Would a plant by any other name stink so bad?
An extremely rare corpse flower dramatically bloomed at the Brooklyn Botanical Garden Friday for the first time in Big Apple history — unleashing a putrid aroma of rotten flesh throughout the otherwise perfumey institution.
The striking and stinky plant — which workers have dubbed “Smelliot” — burst open around 11:30 a.m. before an excited crowd of gawkers, many of whom promptly plugged their noses.
“I came in at 7 a.m., and I could already smell it in the hallway,” Patrick Austin, a plant propagator and nursery gardener at BBG, told The Post.
“It’s really, really cool. It’s really exciting.”
The monumental blooming marks the first time an Amorphophallus gigas — a plant native to Sumatra and lovingly nicknamed the corpse flower — has opened its petals at the Crown Heights garden.
It is the very first of its kind to ever bloom in all of New York City, the garden proudly confirmed.
Scores of visitors came through the garden’s aquatic house Friday to catch a glimpse — and a whiff — of the history-making plant. Most adults were good about embracing the stench, though children quickly covered their noses, Austin observed.
While this is the first blooming for the rare “giga” variety of corpse flower, the Brooklyn garden in 2006 celebrated the blossoming of a similar, equally stinky, relative, the Amorphophallus titanium. It marked the first blooming of that kind of plant in seven decades.
The New York Botanical Garden in the Bronx also one of the titanium plans bloom in 2023.
“The gigas are a lot less common in cultivation, so that’s cool. It’s a little more unusual to see in a botanic garden,” explained Austin, who planted the flower when it arrived at BBG seven years ago.
Only ten botanical gardens around the globe have their own Amorphophallus gigas, making Friday’s bloom an extremely rare treat for New Yorkers.
Even more rare than the plant itself is how infrequently it blooms. Corpse flowers can take anywhere between a couple of years and a decade to open.
BBG staff had a feeling the monumental flower was itching to bloom earlier this month when its steady vertical growth started to slow down. At first, staffers thought the cold spell might have played a role — until the growth stopped almost altogether.
Plus, Smelliot started emitting a dull foul stench, a hard-to-miss harbinger of what was to come.
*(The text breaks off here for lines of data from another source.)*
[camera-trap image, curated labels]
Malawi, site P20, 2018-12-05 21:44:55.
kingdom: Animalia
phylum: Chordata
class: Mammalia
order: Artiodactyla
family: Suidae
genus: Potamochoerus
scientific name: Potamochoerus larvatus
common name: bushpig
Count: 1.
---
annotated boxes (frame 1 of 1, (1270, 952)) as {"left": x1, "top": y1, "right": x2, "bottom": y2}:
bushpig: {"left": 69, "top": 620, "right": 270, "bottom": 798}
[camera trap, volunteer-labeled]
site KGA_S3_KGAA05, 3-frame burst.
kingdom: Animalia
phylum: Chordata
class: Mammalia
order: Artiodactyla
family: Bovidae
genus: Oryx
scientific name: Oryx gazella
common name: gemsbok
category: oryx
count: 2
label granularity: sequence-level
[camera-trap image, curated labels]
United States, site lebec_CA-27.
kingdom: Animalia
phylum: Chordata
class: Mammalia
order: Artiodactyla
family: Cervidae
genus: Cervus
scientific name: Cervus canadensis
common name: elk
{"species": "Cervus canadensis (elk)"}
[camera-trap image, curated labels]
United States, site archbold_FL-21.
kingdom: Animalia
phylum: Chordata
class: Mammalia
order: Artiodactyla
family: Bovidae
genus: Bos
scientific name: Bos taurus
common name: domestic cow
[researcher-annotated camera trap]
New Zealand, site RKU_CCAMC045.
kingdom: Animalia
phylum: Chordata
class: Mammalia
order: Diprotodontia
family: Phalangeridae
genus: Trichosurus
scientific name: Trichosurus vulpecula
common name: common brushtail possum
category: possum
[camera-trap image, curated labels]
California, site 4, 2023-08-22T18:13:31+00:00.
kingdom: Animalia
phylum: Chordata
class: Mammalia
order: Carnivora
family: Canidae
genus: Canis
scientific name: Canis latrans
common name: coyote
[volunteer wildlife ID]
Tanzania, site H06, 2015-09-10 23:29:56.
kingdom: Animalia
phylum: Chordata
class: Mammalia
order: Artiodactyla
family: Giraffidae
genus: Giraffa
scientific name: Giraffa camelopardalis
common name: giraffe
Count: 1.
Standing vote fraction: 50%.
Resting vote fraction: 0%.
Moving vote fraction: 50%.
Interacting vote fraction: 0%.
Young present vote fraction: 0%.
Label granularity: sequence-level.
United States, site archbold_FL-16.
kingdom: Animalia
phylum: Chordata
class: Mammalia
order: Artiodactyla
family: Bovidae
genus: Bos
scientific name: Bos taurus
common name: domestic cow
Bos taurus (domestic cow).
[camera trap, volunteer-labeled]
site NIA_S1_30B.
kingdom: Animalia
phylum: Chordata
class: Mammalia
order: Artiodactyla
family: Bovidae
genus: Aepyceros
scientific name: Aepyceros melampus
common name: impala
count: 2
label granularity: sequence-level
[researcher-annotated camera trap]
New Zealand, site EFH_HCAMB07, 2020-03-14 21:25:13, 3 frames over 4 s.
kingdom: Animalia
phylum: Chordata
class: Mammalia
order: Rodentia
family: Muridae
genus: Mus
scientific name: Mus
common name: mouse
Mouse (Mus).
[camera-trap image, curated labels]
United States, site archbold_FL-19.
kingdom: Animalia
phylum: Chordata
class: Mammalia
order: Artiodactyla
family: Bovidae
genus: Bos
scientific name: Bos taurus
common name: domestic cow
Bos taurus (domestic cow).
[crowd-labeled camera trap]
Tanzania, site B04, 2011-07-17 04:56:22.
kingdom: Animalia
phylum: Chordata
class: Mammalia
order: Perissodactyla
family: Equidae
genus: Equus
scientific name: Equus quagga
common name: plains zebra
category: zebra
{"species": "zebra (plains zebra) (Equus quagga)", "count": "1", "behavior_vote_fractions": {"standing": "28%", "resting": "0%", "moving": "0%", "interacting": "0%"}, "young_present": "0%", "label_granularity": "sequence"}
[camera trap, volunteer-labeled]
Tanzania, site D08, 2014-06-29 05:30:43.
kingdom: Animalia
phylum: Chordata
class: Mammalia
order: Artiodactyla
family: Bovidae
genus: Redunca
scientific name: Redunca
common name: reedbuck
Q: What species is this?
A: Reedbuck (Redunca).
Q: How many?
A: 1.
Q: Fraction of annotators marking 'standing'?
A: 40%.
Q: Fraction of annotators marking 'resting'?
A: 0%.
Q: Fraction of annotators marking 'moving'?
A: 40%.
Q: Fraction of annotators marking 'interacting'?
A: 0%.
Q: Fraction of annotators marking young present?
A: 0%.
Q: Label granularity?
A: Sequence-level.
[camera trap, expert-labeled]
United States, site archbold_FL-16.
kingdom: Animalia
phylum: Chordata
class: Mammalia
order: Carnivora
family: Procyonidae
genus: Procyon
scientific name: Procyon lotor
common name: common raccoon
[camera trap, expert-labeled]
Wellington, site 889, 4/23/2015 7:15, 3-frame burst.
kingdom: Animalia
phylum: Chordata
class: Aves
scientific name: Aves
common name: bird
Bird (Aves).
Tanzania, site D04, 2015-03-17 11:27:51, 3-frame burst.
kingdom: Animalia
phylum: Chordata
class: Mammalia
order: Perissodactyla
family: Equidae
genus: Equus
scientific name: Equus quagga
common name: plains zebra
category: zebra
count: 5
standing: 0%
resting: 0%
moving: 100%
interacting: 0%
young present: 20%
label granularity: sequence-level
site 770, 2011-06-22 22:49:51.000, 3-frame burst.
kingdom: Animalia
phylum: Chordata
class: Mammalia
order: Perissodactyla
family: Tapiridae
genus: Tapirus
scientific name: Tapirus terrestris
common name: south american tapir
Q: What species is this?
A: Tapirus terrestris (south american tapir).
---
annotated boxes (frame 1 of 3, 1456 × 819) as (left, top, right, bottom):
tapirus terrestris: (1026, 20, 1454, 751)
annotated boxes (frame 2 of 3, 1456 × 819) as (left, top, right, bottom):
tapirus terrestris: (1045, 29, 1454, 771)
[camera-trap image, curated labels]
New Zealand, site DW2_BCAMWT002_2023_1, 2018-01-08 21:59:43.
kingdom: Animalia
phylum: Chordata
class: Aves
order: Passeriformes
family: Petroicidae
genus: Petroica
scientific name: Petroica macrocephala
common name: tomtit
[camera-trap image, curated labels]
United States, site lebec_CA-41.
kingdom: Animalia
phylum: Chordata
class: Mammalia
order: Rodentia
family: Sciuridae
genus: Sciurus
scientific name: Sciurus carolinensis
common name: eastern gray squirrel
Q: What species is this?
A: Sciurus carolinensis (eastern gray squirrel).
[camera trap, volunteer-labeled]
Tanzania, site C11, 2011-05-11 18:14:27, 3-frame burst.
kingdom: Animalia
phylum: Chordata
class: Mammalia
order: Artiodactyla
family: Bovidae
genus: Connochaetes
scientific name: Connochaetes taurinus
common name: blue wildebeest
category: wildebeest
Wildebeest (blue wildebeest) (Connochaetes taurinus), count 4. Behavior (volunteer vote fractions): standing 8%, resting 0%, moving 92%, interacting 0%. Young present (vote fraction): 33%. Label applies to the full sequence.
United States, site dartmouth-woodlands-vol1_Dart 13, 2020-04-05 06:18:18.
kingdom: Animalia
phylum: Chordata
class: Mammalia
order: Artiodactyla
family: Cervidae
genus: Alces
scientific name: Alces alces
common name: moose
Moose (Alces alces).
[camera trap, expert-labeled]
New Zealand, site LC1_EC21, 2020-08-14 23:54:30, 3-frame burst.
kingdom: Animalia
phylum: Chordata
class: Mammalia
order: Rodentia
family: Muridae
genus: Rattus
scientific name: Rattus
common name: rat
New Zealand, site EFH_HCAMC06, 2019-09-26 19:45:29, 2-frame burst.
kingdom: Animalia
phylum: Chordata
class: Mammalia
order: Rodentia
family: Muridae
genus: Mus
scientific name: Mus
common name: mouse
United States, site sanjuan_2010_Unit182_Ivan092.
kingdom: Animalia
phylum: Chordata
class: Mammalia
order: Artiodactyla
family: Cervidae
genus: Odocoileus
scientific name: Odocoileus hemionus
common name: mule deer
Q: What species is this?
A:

“It’s stinkiest right when it opens, which is to attract its pollinators like flies and beetles [that eat dead animals]. That’s why it smells like rotting flesh,” explained Austin.
The awesome spectacle will only be on display for a few days — the corpse flower will fold itself back up and shed its petals by next week.
BBG has already seen an uptick in foot traffic through the gardens over the last week, with every visitor stopping through the aquatic house to catch a glimpse of the super rare flower.